Fallout over cheating at Chapel Hill High

CHAPEL HILL

In the e-mail Ellis explained some students made copies of a master key that gave them access to teachers offices where test answers were stored. Ellis wrote that the keys were passed from class to class when students involved in the activity graduated.

The principal's note also mentions "a separate cheating incident" where students got test answers and passed them around.

Barbara Fields, a parent who got the note sent by Ellis, said she's "surprised about the master key. I'm just wondering how long it's been going on. Not really surprised that the students tried to get the tests, get the answers."

The information inside the principal's e-mail reflects a disturbing trend found in a survey that shows how some students really feel about cheating.

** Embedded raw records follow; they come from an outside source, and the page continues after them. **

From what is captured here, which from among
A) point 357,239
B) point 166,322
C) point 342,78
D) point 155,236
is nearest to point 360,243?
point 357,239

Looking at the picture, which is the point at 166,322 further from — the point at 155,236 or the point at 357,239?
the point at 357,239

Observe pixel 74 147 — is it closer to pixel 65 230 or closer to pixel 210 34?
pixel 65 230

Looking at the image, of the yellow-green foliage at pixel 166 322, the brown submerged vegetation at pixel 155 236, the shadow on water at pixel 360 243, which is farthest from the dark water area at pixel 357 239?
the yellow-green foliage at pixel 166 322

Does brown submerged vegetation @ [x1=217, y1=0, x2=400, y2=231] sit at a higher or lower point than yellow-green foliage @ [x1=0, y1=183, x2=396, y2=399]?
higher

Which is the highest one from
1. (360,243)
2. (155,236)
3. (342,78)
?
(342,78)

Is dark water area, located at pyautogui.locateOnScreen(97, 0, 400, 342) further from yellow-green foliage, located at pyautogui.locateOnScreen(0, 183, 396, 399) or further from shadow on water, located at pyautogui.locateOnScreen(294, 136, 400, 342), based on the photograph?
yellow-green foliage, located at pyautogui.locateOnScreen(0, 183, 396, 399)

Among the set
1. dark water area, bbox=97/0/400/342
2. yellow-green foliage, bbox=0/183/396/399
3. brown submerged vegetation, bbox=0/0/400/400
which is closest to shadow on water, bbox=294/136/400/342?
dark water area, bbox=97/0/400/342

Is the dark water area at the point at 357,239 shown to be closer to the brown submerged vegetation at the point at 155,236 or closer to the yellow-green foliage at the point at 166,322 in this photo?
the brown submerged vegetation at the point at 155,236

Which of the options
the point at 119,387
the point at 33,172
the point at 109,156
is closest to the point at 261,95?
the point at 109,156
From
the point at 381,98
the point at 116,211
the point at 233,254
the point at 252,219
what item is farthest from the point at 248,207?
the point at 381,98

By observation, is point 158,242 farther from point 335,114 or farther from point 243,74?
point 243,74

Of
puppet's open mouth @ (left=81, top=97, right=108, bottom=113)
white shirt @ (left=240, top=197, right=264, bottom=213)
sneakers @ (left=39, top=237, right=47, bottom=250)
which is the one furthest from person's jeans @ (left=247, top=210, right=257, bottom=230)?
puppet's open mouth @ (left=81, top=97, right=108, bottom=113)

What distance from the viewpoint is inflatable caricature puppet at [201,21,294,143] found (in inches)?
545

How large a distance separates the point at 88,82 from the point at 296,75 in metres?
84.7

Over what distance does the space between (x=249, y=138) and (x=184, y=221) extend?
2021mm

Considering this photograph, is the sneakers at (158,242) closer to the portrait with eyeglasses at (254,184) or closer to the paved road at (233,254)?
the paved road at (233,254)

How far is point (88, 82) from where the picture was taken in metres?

A 2002 Rutgers University survey of 4,500 high school students shows 75% of respondents engaged in serious cheating.

More than half the students questioned admitted plagiarizing work they found on the Internet.

And 50% did not think coping questions and answers from tests was cheating.

In 2004, the Josephson Institute of Ethics survey of high school students found 35% of the those questioned admitted copying information found on the Internet to finish a class assignment.

Sixty-two percent said they cheated during a school test.

And 83% told the survey they copied someone else's homework at least once.

Barbara Fields said her son doesn't take study short cuts.

And she believes those implicated in cheating at Chapel Hill High deserve some kind of punishment.

"Maybe some type of community service," she told Eyewitness News, "maybe some tutoring of other students. I don't think it should ruin their whole lives."

Chapel Hill-Carrboro Schools spokeswoman Stephanie Knott confirmed some students an investigation linked to the "separate cheating incident" got zeros on the test involved.

In an e-mail statement released by Knott on Tuesday -- on behalf of the district -- she said the incident "should not be construed as a widespread problem but rather an event that occurred in isolation. Despite student allegations about events that may have transpired in previous school years, the school and district have been unable to uncover any evidence that they actually took place."

The statement went on to note that "the incident being reported concerned teacher-made tests and not standardized tests that may have been administered by the school. The district maintains strict building test material security procedures. Answer keys to these exams are never in school buildings. They are maintained in password-protected computer software at another location."

As the school moves toward closure on the issue, the school has created a subcommittee of the School Improvement Team to address the issues and will make recommendations in the new School Improvement Plan that will presented to the Board of Education later this spring.